Source excerpt:

What happens during these Pro Pilot Assist problems
The radar sensor at the front of the car wrongly detects vehicles in front of the car. It seems to think there are cars in front when there aren’t. This applies the brakes so you end up lurching forward in your seat. It is only momentarily happening so it quickly turns off again. This in turn accelerates the car and throws you back again into your seat. This is not a pleasant way to drive the car. There have been a couple of occasions when it has been more extreme. The car has shown the frontal crash collision warning symbol in the dash. The only way around this problem is to hold the foot on the accelerator. If you are doing this then there is not much point in having Pro Pilot Assist. On this latest journey it got so bad the radar sensor was reported as being blocked. There wasn’t anything blocking the centre at the front of the car, I checked when I stopped. These Pro Pilot Assist problems seem to occur after driving a few kilometres. The first 50 km was okay and only after that did the difficulties begin.
2018 Nissan Leaf in the workshop for the Pro Pilot assist problems
As I was in the dealership for the Nissan Leaf I asked them to take a look at the problem. They connected it to the computer and found more or less nothing. The mechanic did say there was some sort of problem, but would have to talk to Nissan about it. He wasn’t any more specific than that. So I spent some time in the waiting room while they hooked the car up to the computer. With an intermittent fault it is hard to pin point the cause with certainty.
I have since had a call from the dealer to give me a date to take the car in to get it fixed. They will fit a new radar sensor and spend a day to calibrate it. I will have a courtesy car to ride for a day while mine is being looked at.
Next part of the story – Finding an electric car charger in Barcelona
I was unable to put the car on charge at the dealers. The ChadeMo charging point they claimed was broken. Due to this I needed to go to Plan B to get Red Rosie enough electron juice to drive home. Instead of taking the scenic route back to Girona I’d have to go into Barcelona to find a charger.
The paperwork I was looking for today from the dealers is what was needed to apply for the RFID pass to use the public charges in Barcelona. I don’t know if it’s possible to use them without so I looked for other charging alternatives. I had recently seen there were public charges in a shopping centre called La Maquinista. So off I went.

What to work on:
Please transcribe the passage of the Nissan Leaf excerpt between "I have since" and "being looked at.", inclusive.

Stored rows:
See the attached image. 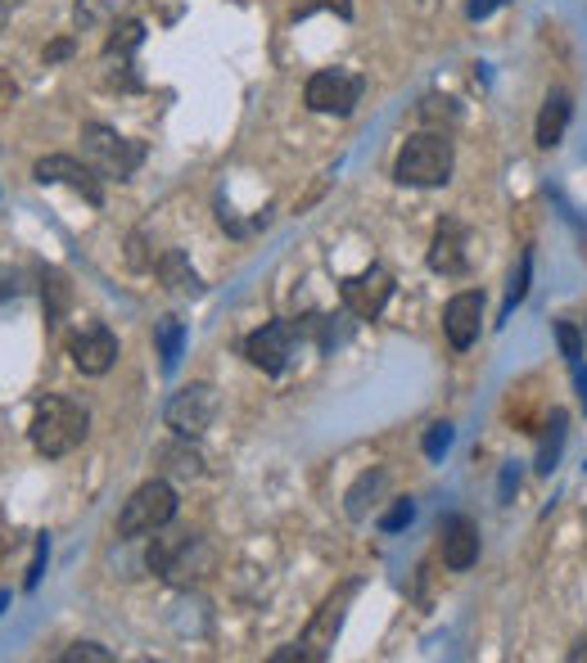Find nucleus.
<instances>
[{
  "mask_svg": "<svg viewBox=\"0 0 587 663\" xmlns=\"http://www.w3.org/2000/svg\"><path fill=\"white\" fill-rule=\"evenodd\" d=\"M91 434V411L82 402L63 392H45L41 402L32 407V425H28V438L37 447V456L45 460H59V456H73Z\"/></svg>",
  "mask_w": 587,
  "mask_h": 663,
  "instance_id": "nucleus-1",
  "label": "nucleus"
},
{
  "mask_svg": "<svg viewBox=\"0 0 587 663\" xmlns=\"http://www.w3.org/2000/svg\"><path fill=\"white\" fill-rule=\"evenodd\" d=\"M213 564H217L213 547L200 533H190V528H185V533H163V528H159V533L150 538V547H145V569L154 578L172 582V586H190V582L209 578Z\"/></svg>",
  "mask_w": 587,
  "mask_h": 663,
  "instance_id": "nucleus-2",
  "label": "nucleus"
},
{
  "mask_svg": "<svg viewBox=\"0 0 587 663\" xmlns=\"http://www.w3.org/2000/svg\"><path fill=\"white\" fill-rule=\"evenodd\" d=\"M452 163H456V150H452L447 131H416V136H407V145L398 150L394 176L403 185H416V190H438L452 181Z\"/></svg>",
  "mask_w": 587,
  "mask_h": 663,
  "instance_id": "nucleus-3",
  "label": "nucleus"
},
{
  "mask_svg": "<svg viewBox=\"0 0 587 663\" xmlns=\"http://www.w3.org/2000/svg\"><path fill=\"white\" fill-rule=\"evenodd\" d=\"M78 141H82V159L104 181H132L136 167L145 163V145L122 136V131H113V126H104V122H87Z\"/></svg>",
  "mask_w": 587,
  "mask_h": 663,
  "instance_id": "nucleus-4",
  "label": "nucleus"
},
{
  "mask_svg": "<svg viewBox=\"0 0 587 663\" xmlns=\"http://www.w3.org/2000/svg\"><path fill=\"white\" fill-rule=\"evenodd\" d=\"M176 519V492L168 479H150L141 483L132 497L122 501L118 510V538L122 542H136V538H154L159 528H168Z\"/></svg>",
  "mask_w": 587,
  "mask_h": 663,
  "instance_id": "nucleus-5",
  "label": "nucleus"
},
{
  "mask_svg": "<svg viewBox=\"0 0 587 663\" xmlns=\"http://www.w3.org/2000/svg\"><path fill=\"white\" fill-rule=\"evenodd\" d=\"M213 420H217V388L213 384H185L181 392L168 397V407H163V425L181 438L209 434Z\"/></svg>",
  "mask_w": 587,
  "mask_h": 663,
  "instance_id": "nucleus-6",
  "label": "nucleus"
},
{
  "mask_svg": "<svg viewBox=\"0 0 587 663\" xmlns=\"http://www.w3.org/2000/svg\"><path fill=\"white\" fill-rule=\"evenodd\" d=\"M298 339H303V320H267L263 329H253L244 339V357L263 375H281L294 361Z\"/></svg>",
  "mask_w": 587,
  "mask_h": 663,
  "instance_id": "nucleus-7",
  "label": "nucleus"
},
{
  "mask_svg": "<svg viewBox=\"0 0 587 663\" xmlns=\"http://www.w3.org/2000/svg\"><path fill=\"white\" fill-rule=\"evenodd\" d=\"M362 91H366V82H362L357 73H348V69H321V73H312V78H307L303 100H307V109H312V113H335V118H348V113L362 104Z\"/></svg>",
  "mask_w": 587,
  "mask_h": 663,
  "instance_id": "nucleus-8",
  "label": "nucleus"
},
{
  "mask_svg": "<svg viewBox=\"0 0 587 663\" xmlns=\"http://www.w3.org/2000/svg\"><path fill=\"white\" fill-rule=\"evenodd\" d=\"M32 176L41 181V185H69V190H78L91 208H100L104 204V176L87 163V159H73V154H45V159H37L32 163Z\"/></svg>",
  "mask_w": 587,
  "mask_h": 663,
  "instance_id": "nucleus-9",
  "label": "nucleus"
},
{
  "mask_svg": "<svg viewBox=\"0 0 587 663\" xmlns=\"http://www.w3.org/2000/svg\"><path fill=\"white\" fill-rule=\"evenodd\" d=\"M340 298H344V307L357 320H375L388 307V298H394V272L379 267V262H371L366 272H357V276H348L340 285Z\"/></svg>",
  "mask_w": 587,
  "mask_h": 663,
  "instance_id": "nucleus-10",
  "label": "nucleus"
},
{
  "mask_svg": "<svg viewBox=\"0 0 587 663\" xmlns=\"http://www.w3.org/2000/svg\"><path fill=\"white\" fill-rule=\"evenodd\" d=\"M69 357H73V366H78L82 375L100 379V375H109V370H113V361H118V335H113L109 325L91 320V325L82 329V335H73Z\"/></svg>",
  "mask_w": 587,
  "mask_h": 663,
  "instance_id": "nucleus-11",
  "label": "nucleus"
},
{
  "mask_svg": "<svg viewBox=\"0 0 587 663\" xmlns=\"http://www.w3.org/2000/svg\"><path fill=\"white\" fill-rule=\"evenodd\" d=\"M479 329H484V294L466 289V294H456V298L443 307V335H447V344H452L456 353L475 348Z\"/></svg>",
  "mask_w": 587,
  "mask_h": 663,
  "instance_id": "nucleus-12",
  "label": "nucleus"
},
{
  "mask_svg": "<svg viewBox=\"0 0 587 663\" xmlns=\"http://www.w3.org/2000/svg\"><path fill=\"white\" fill-rule=\"evenodd\" d=\"M429 267L438 276H466V267H470V235H466L462 222H452V217L438 222V231L429 239Z\"/></svg>",
  "mask_w": 587,
  "mask_h": 663,
  "instance_id": "nucleus-13",
  "label": "nucleus"
},
{
  "mask_svg": "<svg viewBox=\"0 0 587 663\" xmlns=\"http://www.w3.org/2000/svg\"><path fill=\"white\" fill-rule=\"evenodd\" d=\"M438 551H443V564L447 569H470L475 560H479V528H475V519H466V514H447L443 523H438Z\"/></svg>",
  "mask_w": 587,
  "mask_h": 663,
  "instance_id": "nucleus-14",
  "label": "nucleus"
},
{
  "mask_svg": "<svg viewBox=\"0 0 587 663\" xmlns=\"http://www.w3.org/2000/svg\"><path fill=\"white\" fill-rule=\"evenodd\" d=\"M154 460H159V475L163 479H176V483H190V479H200L204 475V451L194 447V438H172V442H163L159 451H154Z\"/></svg>",
  "mask_w": 587,
  "mask_h": 663,
  "instance_id": "nucleus-15",
  "label": "nucleus"
},
{
  "mask_svg": "<svg viewBox=\"0 0 587 663\" xmlns=\"http://www.w3.org/2000/svg\"><path fill=\"white\" fill-rule=\"evenodd\" d=\"M154 276H159V285H163L168 294H204V280H200V272L190 267V257H185L181 248H168V253H159V262H154Z\"/></svg>",
  "mask_w": 587,
  "mask_h": 663,
  "instance_id": "nucleus-16",
  "label": "nucleus"
},
{
  "mask_svg": "<svg viewBox=\"0 0 587 663\" xmlns=\"http://www.w3.org/2000/svg\"><path fill=\"white\" fill-rule=\"evenodd\" d=\"M569 113H574V104H569V95H565V91H551V95L543 100L538 131H534V141H538L543 150H556V145H560L565 126H569Z\"/></svg>",
  "mask_w": 587,
  "mask_h": 663,
  "instance_id": "nucleus-17",
  "label": "nucleus"
},
{
  "mask_svg": "<svg viewBox=\"0 0 587 663\" xmlns=\"http://www.w3.org/2000/svg\"><path fill=\"white\" fill-rule=\"evenodd\" d=\"M154 348L163 357V375H172L176 361H181V353H185V325L176 316H159L154 320Z\"/></svg>",
  "mask_w": 587,
  "mask_h": 663,
  "instance_id": "nucleus-18",
  "label": "nucleus"
},
{
  "mask_svg": "<svg viewBox=\"0 0 587 663\" xmlns=\"http://www.w3.org/2000/svg\"><path fill=\"white\" fill-rule=\"evenodd\" d=\"M41 303H45L50 329H59V325H63V312H69V303H73V289H69V280H63L54 267L41 272Z\"/></svg>",
  "mask_w": 587,
  "mask_h": 663,
  "instance_id": "nucleus-19",
  "label": "nucleus"
},
{
  "mask_svg": "<svg viewBox=\"0 0 587 663\" xmlns=\"http://www.w3.org/2000/svg\"><path fill=\"white\" fill-rule=\"evenodd\" d=\"M384 483H388V470H366L353 488H348V519H366V510L379 501V492H384Z\"/></svg>",
  "mask_w": 587,
  "mask_h": 663,
  "instance_id": "nucleus-20",
  "label": "nucleus"
},
{
  "mask_svg": "<svg viewBox=\"0 0 587 663\" xmlns=\"http://www.w3.org/2000/svg\"><path fill=\"white\" fill-rule=\"evenodd\" d=\"M141 41H145V23H141V19H122V23H113L109 37H104V59H113V54L126 59Z\"/></svg>",
  "mask_w": 587,
  "mask_h": 663,
  "instance_id": "nucleus-21",
  "label": "nucleus"
},
{
  "mask_svg": "<svg viewBox=\"0 0 587 663\" xmlns=\"http://www.w3.org/2000/svg\"><path fill=\"white\" fill-rule=\"evenodd\" d=\"M456 118H462V109H456V100H447V95H425L416 104V122H429V131H443Z\"/></svg>",
  "mask_w": 587,
  "mask_h": 663,
  "instance_id": "nucleus-22",
  "label": "nucleus"
},
{
  "mask_svg": "<svg viewBox=\"0 0 587 663\" xmlns=\"http://www.w3.org/2000/svg\"><path fill=\"white\" fill-rule=\"evenodd\" d=\"M122 10V0H78L73 6V19H78V32L82 28H109Z\"/></svg>",
  "mask_w": 587,
  "mask_h": 663,
  "instance_id": "nucleus-23",
  "label": "nucleus"
},
{
  "mask_svg": "<svg viewBox=\"0 0 587 663\" xmlns=\"http://www.w3.org/2000/svg\"><path fill=\"white\" fill-rule=\"evenodd\" d=\"M529 272H534V257L529 253H519V267H515V276H510V285H506V303H502V320H510V312L525 303V294H529Z\"/></svg>",
  "mask_w": 587,
  "mask_h": 663,
  "instance_id": "nucleus-24",
  "label": "nucleus"
},
{
  "mask_svg": "<svg viewBox=\"0 0 587 663\" xmlns=\"http://www.w3.org/2000/svg\"><path fill=\"white\" fill-rule=\"evenodd\" d=\"M560 447H565V416L556 411V416H551V434L543 438V451H538V475H551V470H556Z\"/></svg>",
  "mask_w": 587,
  "mask_h": 663,
  "instance_id": "nucleus-25",
  "label": "nucleus"
},
{
  "mask_svg": "<svg viewBox=\"0 0 587 663\" xmlns=\"http://www.w3.org/2000/svg\"><path fill=\"white\" fill-rule=\"evenodd\" d=\"M416 519V501L412 497H398L394 506H388L384 514H379V528H384V533H403V528Z\"/></svg>",
  "mask_w": 587,
  "mask_h": 663,
  "instance_id": "nucleus-26",
  "label": "nucleus"
},
{
  "mask_svg": "<svg viewBox=\"0 0 587 663\" xmlns=\"http://www.w3.org/2000/svg\"><path fill=\"white\" fill-rule=\"evenodd\" d=\"M321 659H325V650H321V645H316V641H307V636H303V641H294V645H285V650H276V654H272V663H321Z\"/></svg>",
  "mask_w": 587,
  "mask_h": 663,
  "instance_id": "nucleus-27",
  "label": "nucleus"
},
{
  "mask_svg": "<svg viewBox=\"0 0 587 663\" xmlns=\"http://www.w3.org/2000/svg\"><path fill=\"white\" fill-rule=\"evenodd\" d=\"M109 659H113V650H104L100 641H78L59 654V663H109Z\"/></svg>",
  "mask_w": 587,
  "mask_h": 663,
  "instance_id": "nucleus-28",
  "label": "nucleus"
},
{
  "mask_svg": "<svg viewBox=\"0 0 587 663\" xmlns=\"http://www.w3.org/2000/svg\"><path fill=\"white\" fill-rule=\"evenodd\" d=\"M421 447H425V456H429V460H443V451L452 447V425H447V420L429 425V429H425V442H421Z\"/></svg>",
  "mask_w": 587,
  "mask_h": 663,
  "instance_id": "nucleus-29",
  "label": "nucleus"
},
{
  "mask_svg": "<svg viewBox=\"0 0 587 663\" xmlns=\"http://www.w3.org/2000/svg\"><path fill=\"white\" fill-rule=\"evenodd\" d=\"M316 10H335L340 19H353V0H298L294 6V19H307Z\"/></svg>",
  "mask_w": 587,
  "mask_h": 663,
  "instance_id": "nucleus-30",
  "label": "nucleus"
},
{
  "mask_svg": "<svg viewBox=\"0 0 587 663\" xmlns=\"http://www.w3.org/2000/svg\"><path fill=\"white\" fill-rule=\"evenodd\" d=\"M556 339H560V353L569 357V366L583 357V335H578V329L569 325V320H556Z\"/></svg>",
  "mask_w": 587,
  "mask_h": 663,
  "instance_id": "nucleus-31",
  "label": "nucleus"
},
{
  "mask_svg": "<svg viewBox=\"0 0 587 663\" xmlns=\"http://www.w3.org/2000/svg\"><path fill=\"white\" fill-rule=\"evenodd\" d=\"M45 555H50V547H45V538L37 542V555H32V564H28V578H23V591H37V582H41V573H45Z\"/></svg>",
  "mask_w": 587,
  "mask_h": 663,
  "instance_id": "nucleus-32",
  "label": "nucleus"
},
{
  "mask_svg": "<svg viewBox=\"0 0 587 663\" xmlns=\"http://www.w3.org/2000/svg\"><path fill=\"white\" fill-rule=\"evenodd\" d=\"M23 294V285H19V276L10 272V267H0V303H14Z\"/></svg>",
  "mask_w": 587,
  "mask_h": 663,
  "instance_id": "nucleus-33",
  "label": "nucleus"
},
{
  "mask_svg": "<svg viewBox=\"0 0 587 663\" xmlns=\"http://www.w3.org/2000/svg\"><path fill=\"white\" fill-rule=\"evenodd\" d=\"M69 54H73V37H59V41L45 45V63H63Z\"/></svg>",
  "mask_w": 587,
  "mask_h": 663,
  "instance_id": "nucleus-34",
  "label": "nucleus"
},
{
  "mask_svg": "<svg viewBox=\"0 0 587 663\" xmlns=\"http://www.w3.org/2000/svg\"><path fill=\"white\" fill-rule=\"evenodd\" d=\"M502 6H506V0H470L466 14H470V19H488V14H493V10H502Z\"/></svg>",
  "mask_w": 587,
  "mask_h": 663,
  "instance_id": "nucleus-35",
  "label": "nucleus"
},
{
  "mask_svg": "<svg viewBox=\"0 0 587 663\" xmlns=\"http://www.w3.org/2000/svg\"><path fill=\"white\" fill-rule=\"evenodd\" d=\"M574 388H578L583 407H587V366H583V361H574Z\"/></svg>",
  "mask_w": 587,
  "mask_h": 663,
  "instance_id": "nucleus-36",
  "label": "nucleus"
},
{
  "mask_svg": "<svg viewBox=\"0 0 587 663\" xmlns=\"http://www.w3.org/2000/svg\"><path fill=\"white\" fill-rule=\"evenodd\" d=\"M519 483V475H515V466H506L502 470V501H510V488Z\"/></svg>",
  "mask_w": 587,
  "mask_h": 663,
  "instance_id": "nucleus-37",
  "label": "nucleus"
},
{
  "mask_svg": "<svg viewBox=\"0 0 587 663\" xmlns=\"http://www.w3.org/2000/svg\"><path fill=\"white\" fill-rule=\"evenodd\" d=\"M569 659H574V663H583V659H587V636H583V641L569 650Z\"/></svg>",
  "mask_w": 587,
  "mask_h": 663,
  "instance_id": "nucleus-38",
  "label": "nucleus"
},
{
  "mask_svg": "<svg viewBox=\"0 0 587 663\" xmlns=\"http://www.w3.org/2000/svg\"><path fill=\"white\" fill-rule=\"evenodd\" d=\"M14 6H19V0H0V19H6V14H14Z\"/></svg>",
  "mask_w": 587,
  "mask_h": 663,
  "instance_id": "nucleus-39",
  "label": "nucleus"
}]
</instances>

Exercise answer:
I have since had a call from the dealer to give me a date to take the car in to get it fixed. They will fit a new radar sensor and spend a day to calibrate it. I will have a courtesy car to ride for a day while mine is being looked at.